[AIM OF THE TASK]
With both ends included, repeat exactly the lines of the entries below from the one containing "Jüt Sera Malç" down to the one containing "LOW BRAND Camiseta de algodón", and no others.

[THE RECORDS]

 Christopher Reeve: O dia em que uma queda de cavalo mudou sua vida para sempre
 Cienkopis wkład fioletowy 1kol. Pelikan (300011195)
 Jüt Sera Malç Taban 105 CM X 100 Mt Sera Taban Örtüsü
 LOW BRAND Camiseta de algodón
* * *
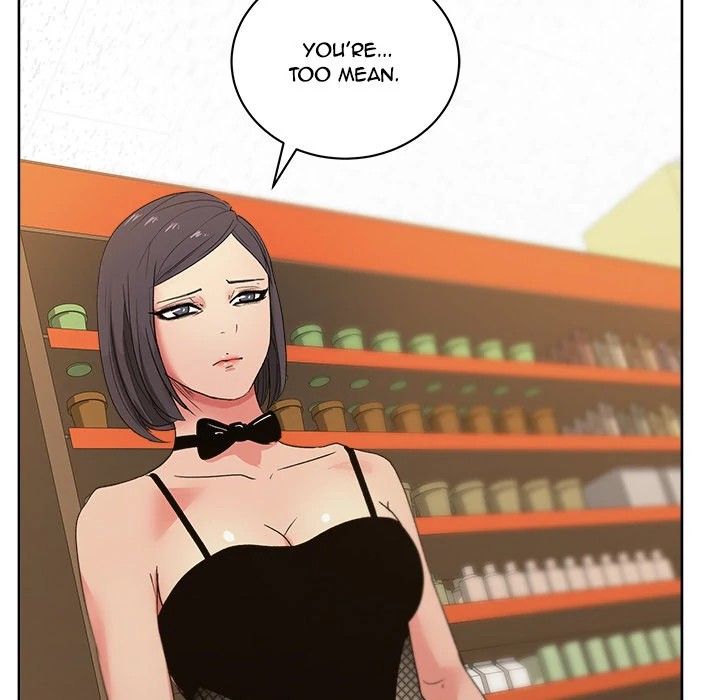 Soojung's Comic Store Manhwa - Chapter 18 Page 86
* * *
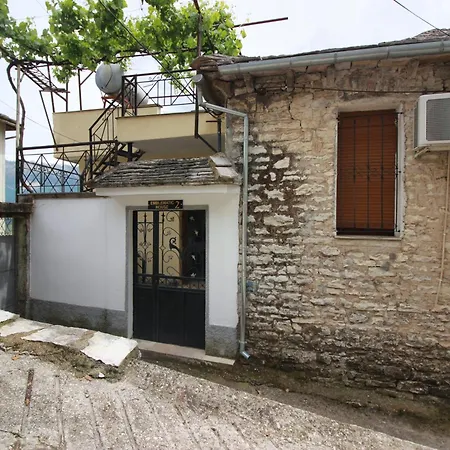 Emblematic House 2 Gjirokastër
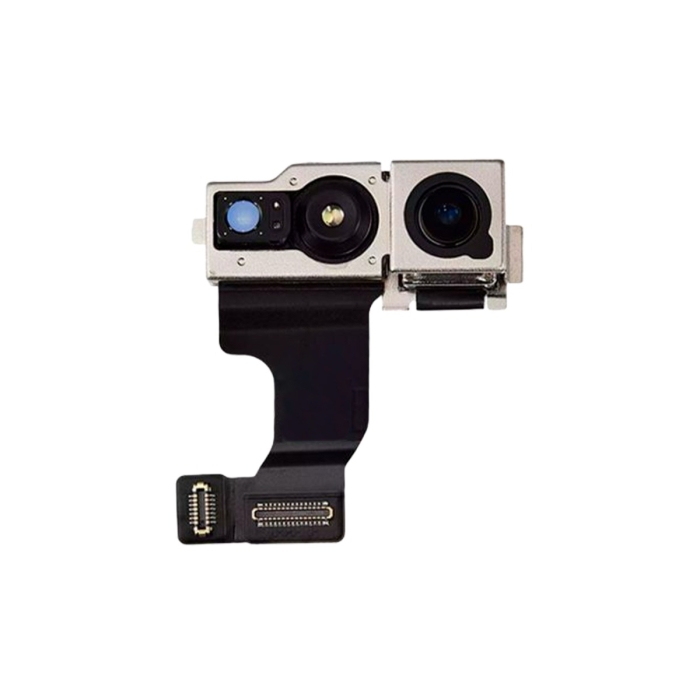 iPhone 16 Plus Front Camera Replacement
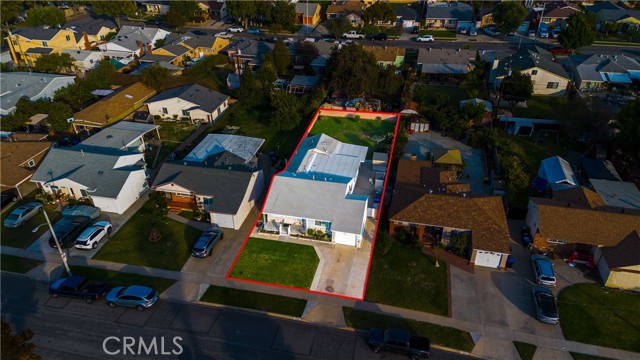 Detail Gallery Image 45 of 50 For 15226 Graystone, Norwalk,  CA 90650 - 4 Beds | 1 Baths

[WORKED SOLUTION]
 Jüt Sera Malç Taban 105 CM X 100 Mt Sera Taban Örtüsü
 LOW BRAND Camiseta de algodón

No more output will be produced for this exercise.